| name | impact-matrix |
| description | This skill should be used when the user asks to prioritize performance issues, says "which fix should I do first", "rank these findings", "what's the highest impact change", "create a priority matrix", "complexity vs impact", "what should we focus on", "help us decide what to fix next sprint", "triage these issues", or provides a list of performance findings that need to be ranked. Applies a structured Complexity × Impact matrix and produces a prioritized action plan. |
| argument-hint | [list of findings to prioritize] |
| allowed-tools | Read |
Impact Matrix
Complexity × Impact Prioritization Matrix
Scoring Dimensions
Score each finding on two dimensions (1–3 scale):
Impact — user or business effect if fixed
| Score | Meaning |
|---|
| 3 | Directly visible to users or causes SLO breach |
| 2 | Measurable improvement but not directly user-facing |
| 1 | Minor improvement; internal or technical benefit only |
Complexity — effort required to implement the fix
| Score | Meaning |
|---|
| 1 | <1 day: config change, add index, fix cache header |
| 2 | 1–5 days: refactor one component, add cache layer, pool objects |
| 3 | >1 sprint: architectural change, data model migration, platform upgrade |
Priority score = Impact ÷ Complexity (higher = act sooner)
Quadrant Map
HIGH IMPACT (3)
│
Quick Wins │ Strategic Projects
Impact 3 │ Impact 3
Complexity 1│ Complexity 3
────────────┼────────────────────
LOW │ HIGH
COMPLEXITY │ COMPLEXITY
────────────┼────────────────────
Low-Hanging │ Avoid / Defer
Fruit │ Impact 1
Impact 1-2 │ Complexity 3
Complexity 1│
│
LOW IMPACT (1)
- Quick Wins → Ship immediately; highest ROI
- Strategic Projects → Schedule in roadmap; break into milestones
- Low-Hanging Fruit → Batch in a cleanup sprint
- Avoid / Defer → Do not prioritize; revisit if scale or impact changes
Scoring Template
When given a list of findings, produce this prioritized table:
| # | Finding | Impact | Complexity | Score | Quadrant |
|---|--------------------------------|--------|------------|-------|-------------------|
| 1 | Add index on orders.user_id | 3 | 1 | 3.0 | Quick Win |
| 2 | Migrate to async I/O | 3 | 3 | 1.0 | Strategic Project |
| 3 | Enable gzip on API responses | 2 | 1 | 2.0 | Low-Hanging Fruit |
| 4 | Rewrite ORM to raw SQL | 1 | 3 | 0.3 | Avoid / Defer |
Sort descending by Score. Explicitly call out all Quick Wins as immediate actions.

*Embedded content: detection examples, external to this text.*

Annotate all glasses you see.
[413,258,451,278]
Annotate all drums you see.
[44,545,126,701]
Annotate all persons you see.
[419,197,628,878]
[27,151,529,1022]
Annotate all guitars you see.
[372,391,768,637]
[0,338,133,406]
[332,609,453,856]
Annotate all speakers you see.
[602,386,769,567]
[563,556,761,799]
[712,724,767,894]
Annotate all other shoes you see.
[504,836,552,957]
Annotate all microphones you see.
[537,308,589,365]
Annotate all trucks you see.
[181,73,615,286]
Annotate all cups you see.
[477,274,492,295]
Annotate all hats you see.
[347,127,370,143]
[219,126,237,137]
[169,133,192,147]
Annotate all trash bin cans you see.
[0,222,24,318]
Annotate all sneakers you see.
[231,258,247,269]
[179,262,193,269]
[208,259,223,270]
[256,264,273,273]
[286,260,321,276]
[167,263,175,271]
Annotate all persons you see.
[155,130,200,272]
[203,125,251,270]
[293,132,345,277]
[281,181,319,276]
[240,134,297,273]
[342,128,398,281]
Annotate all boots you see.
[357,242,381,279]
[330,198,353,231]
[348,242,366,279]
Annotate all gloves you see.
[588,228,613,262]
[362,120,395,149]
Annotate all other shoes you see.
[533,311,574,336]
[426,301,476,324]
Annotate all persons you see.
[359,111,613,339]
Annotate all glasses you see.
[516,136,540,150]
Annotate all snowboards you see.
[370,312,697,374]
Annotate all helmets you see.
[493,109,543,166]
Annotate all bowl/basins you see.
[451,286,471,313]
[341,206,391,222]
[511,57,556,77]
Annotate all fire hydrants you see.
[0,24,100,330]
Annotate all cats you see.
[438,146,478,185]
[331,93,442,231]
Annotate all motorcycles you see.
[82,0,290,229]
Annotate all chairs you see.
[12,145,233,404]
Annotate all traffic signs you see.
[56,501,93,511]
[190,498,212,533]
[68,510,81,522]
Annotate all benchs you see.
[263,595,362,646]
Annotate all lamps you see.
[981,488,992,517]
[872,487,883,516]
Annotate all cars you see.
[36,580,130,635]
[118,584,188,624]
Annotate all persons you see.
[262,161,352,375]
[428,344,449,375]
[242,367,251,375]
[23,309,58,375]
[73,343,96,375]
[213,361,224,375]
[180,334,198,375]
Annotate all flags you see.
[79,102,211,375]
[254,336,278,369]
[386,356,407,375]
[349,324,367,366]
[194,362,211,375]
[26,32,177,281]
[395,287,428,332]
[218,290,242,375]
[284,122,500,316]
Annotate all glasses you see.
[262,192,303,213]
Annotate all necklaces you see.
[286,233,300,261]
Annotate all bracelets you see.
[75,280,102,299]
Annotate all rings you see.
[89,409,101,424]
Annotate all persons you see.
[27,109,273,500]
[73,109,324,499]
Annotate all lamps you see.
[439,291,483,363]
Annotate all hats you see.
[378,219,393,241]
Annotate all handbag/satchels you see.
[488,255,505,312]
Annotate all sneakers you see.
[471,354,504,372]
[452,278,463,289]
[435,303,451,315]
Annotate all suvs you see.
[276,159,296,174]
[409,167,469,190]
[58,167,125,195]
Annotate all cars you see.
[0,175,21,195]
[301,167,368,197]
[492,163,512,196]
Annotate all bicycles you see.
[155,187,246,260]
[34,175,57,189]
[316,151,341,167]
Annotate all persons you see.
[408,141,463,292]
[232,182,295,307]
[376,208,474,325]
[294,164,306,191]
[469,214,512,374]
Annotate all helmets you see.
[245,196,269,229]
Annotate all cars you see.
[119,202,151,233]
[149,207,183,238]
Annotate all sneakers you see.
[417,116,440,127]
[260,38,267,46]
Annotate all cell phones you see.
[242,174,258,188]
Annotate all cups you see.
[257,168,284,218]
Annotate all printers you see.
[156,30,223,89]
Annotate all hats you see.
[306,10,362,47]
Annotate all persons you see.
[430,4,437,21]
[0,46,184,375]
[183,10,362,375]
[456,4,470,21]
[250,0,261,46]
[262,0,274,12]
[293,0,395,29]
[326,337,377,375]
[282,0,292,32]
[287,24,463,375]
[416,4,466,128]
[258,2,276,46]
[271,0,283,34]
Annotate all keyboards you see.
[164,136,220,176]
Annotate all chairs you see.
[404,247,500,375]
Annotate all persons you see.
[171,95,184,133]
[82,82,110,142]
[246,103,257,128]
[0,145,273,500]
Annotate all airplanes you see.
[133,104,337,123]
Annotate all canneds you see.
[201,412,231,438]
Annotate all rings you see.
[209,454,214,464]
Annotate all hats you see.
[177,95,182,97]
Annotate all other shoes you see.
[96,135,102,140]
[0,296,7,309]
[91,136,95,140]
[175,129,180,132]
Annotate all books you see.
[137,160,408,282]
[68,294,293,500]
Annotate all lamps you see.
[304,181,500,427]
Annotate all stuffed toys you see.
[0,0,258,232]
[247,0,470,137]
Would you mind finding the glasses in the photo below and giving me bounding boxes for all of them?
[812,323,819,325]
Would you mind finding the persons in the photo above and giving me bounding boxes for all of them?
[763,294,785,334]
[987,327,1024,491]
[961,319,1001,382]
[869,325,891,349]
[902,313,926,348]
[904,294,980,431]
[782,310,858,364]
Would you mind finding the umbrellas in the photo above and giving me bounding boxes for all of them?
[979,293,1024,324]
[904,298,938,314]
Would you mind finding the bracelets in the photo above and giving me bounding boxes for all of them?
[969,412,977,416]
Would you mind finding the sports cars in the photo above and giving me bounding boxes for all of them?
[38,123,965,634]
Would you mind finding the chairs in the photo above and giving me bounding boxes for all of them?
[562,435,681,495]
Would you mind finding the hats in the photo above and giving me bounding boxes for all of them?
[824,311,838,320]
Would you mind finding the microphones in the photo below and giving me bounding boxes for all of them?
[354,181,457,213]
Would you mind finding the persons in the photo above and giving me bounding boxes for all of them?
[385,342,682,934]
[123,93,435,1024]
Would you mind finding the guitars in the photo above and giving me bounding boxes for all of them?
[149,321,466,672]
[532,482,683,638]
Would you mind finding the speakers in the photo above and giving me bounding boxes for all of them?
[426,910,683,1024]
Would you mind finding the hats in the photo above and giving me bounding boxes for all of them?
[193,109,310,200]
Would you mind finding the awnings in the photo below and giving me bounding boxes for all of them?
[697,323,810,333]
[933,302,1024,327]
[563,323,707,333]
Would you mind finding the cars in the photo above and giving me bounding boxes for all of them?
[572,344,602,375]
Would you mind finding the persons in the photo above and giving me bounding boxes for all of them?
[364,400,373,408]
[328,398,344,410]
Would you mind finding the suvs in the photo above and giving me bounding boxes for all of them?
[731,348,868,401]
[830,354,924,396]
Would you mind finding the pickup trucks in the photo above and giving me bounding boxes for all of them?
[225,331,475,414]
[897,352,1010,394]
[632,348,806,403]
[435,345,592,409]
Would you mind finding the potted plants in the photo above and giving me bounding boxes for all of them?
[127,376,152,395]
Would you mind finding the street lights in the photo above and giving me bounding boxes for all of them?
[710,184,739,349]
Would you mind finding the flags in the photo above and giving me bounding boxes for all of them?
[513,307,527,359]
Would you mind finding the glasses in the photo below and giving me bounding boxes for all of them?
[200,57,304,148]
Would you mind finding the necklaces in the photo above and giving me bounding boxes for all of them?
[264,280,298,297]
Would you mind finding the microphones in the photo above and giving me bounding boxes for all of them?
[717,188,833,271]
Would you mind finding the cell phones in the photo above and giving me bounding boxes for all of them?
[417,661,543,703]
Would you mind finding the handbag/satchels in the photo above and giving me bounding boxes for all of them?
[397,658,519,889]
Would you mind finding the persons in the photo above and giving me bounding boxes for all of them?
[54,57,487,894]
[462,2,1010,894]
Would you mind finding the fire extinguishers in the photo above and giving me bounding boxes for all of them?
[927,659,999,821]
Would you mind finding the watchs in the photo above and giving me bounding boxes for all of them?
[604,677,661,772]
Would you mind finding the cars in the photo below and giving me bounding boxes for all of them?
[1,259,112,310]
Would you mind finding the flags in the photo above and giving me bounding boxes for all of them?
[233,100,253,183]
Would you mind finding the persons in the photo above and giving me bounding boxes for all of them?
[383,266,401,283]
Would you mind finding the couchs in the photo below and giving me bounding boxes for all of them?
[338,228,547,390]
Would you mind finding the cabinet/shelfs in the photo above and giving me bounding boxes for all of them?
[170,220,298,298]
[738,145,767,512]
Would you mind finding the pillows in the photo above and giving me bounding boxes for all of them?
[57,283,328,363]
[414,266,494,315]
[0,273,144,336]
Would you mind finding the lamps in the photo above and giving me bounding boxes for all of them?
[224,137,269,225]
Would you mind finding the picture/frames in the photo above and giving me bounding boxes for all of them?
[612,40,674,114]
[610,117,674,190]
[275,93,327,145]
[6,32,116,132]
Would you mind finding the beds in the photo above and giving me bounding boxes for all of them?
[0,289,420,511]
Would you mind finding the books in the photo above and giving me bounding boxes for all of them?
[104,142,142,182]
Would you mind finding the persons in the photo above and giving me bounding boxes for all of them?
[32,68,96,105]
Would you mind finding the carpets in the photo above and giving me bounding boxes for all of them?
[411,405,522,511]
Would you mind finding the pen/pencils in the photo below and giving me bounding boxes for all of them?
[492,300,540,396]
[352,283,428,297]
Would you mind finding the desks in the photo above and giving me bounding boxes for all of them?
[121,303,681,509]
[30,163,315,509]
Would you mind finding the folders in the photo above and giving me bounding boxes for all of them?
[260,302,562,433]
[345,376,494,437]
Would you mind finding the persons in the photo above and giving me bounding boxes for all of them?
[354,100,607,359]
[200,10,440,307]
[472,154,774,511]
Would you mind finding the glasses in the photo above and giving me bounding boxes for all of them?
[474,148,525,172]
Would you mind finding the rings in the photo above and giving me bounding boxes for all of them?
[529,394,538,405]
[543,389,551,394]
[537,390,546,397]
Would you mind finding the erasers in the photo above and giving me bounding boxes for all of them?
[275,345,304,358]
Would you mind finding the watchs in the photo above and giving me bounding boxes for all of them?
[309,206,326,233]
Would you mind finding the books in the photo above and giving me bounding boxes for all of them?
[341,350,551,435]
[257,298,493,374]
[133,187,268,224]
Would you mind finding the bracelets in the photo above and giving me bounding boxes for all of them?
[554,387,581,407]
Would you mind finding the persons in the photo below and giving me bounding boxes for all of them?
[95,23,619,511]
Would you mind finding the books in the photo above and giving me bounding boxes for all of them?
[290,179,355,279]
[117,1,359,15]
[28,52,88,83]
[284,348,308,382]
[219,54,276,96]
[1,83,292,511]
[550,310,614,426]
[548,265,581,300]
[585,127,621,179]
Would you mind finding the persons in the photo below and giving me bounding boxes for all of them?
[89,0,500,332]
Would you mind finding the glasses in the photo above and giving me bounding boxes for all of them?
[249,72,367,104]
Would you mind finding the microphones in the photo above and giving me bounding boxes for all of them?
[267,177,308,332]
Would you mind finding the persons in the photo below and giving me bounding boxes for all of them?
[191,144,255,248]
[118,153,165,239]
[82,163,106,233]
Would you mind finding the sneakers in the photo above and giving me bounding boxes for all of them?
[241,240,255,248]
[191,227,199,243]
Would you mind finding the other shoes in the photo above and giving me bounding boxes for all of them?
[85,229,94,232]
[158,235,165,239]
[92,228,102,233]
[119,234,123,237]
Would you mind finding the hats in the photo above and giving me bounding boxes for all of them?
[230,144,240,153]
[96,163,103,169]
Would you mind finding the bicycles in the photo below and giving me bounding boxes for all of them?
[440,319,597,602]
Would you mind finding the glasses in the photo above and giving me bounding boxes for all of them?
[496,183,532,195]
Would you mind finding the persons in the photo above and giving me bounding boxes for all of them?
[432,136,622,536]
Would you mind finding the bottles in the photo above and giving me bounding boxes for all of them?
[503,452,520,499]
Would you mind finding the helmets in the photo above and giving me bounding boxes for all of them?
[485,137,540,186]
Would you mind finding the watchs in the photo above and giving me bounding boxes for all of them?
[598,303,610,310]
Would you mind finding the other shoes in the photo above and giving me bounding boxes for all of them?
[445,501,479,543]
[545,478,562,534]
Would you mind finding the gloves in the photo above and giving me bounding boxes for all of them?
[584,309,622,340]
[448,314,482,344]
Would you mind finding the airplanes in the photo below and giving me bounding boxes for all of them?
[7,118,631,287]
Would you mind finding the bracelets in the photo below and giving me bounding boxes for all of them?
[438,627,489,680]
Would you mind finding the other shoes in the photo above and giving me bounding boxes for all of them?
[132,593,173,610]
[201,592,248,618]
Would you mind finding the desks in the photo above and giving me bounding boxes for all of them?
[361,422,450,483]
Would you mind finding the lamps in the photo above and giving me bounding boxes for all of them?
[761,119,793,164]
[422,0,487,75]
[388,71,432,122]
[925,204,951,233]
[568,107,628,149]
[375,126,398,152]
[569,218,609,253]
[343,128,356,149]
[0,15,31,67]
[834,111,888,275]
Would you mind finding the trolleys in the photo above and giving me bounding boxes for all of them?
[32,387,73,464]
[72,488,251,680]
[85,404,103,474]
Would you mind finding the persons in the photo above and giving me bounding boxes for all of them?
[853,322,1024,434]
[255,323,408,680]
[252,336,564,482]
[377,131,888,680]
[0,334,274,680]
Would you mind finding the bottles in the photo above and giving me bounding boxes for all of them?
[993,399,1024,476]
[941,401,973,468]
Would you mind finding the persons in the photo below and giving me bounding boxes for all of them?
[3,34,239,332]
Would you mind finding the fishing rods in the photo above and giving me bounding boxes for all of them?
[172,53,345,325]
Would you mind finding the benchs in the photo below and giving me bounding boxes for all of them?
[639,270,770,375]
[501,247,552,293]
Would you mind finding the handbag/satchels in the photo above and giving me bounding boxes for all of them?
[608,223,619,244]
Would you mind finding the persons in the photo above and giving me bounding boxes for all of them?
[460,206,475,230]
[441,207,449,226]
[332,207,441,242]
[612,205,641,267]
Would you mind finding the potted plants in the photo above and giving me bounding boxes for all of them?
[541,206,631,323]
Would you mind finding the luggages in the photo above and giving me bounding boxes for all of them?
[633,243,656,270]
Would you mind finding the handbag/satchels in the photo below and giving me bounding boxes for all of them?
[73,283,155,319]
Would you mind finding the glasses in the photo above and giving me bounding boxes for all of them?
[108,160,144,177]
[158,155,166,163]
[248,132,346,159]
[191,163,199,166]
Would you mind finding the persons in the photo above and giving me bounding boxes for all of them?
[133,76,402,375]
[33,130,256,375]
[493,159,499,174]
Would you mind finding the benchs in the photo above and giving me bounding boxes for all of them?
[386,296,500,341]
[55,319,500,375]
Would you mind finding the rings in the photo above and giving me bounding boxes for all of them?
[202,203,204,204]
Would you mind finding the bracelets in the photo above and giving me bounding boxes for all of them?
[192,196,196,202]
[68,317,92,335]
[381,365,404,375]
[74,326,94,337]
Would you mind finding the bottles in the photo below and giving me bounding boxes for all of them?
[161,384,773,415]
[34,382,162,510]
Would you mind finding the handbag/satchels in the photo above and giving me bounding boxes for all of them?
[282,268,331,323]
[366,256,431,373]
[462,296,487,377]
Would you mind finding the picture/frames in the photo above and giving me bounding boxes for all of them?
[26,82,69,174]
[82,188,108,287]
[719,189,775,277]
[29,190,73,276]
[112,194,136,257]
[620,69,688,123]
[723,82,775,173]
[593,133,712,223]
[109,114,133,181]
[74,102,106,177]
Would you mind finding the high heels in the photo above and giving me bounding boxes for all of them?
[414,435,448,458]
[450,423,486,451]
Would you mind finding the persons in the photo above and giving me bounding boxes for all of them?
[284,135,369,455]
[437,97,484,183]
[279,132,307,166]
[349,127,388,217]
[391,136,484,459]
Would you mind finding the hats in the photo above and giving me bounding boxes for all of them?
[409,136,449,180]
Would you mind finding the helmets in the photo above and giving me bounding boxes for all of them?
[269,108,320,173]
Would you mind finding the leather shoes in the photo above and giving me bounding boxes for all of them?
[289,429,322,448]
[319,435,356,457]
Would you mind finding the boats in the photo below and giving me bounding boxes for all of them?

Adjust presentation based on the target audience:
- Developer: Include file/function reference per finding; note PR size estimate
- Perf Engineer: Add "measurement required" column; flag items needing a benchmark before scoring
- DevOps: Flag items requiring infrastructure changes; note deployment risk per item
- Leadership: Replace complexity score with "Estimated effort in weeks"; replace impact score with a user impact statement
Common Scoring Pitfalls
- Don't let complexity dominate: A 3-day fix with p99 latency impact beats a 1-hour fix with cosmetic gain
- Re-score after dependencies: If Fix A removes the cause of Fix B, score them as a unit
- Decay findings over time: Re-score as scale changes — an issue that was Impact 3 at 10k users may be Impact 2 at 1M
- Validate with measurement: Scores are estimates; build a benchmark before committing to large-complexity items
- Avoid premature optimization: Score 1/1 findings are fine to batch, but never let them crowd out higher-priority work
Tiebreaker Rules
When two findings have the same score:
- Prefer the one with lower risk (fewer systems touched, easier rollback)
- Prefer the one that unblocks other fixes
- Prefer the one with existing test coverage (safer to change)
After presenting the matrix, output: "Run /perfmind:report [role] to generate a role-specific report using these findings."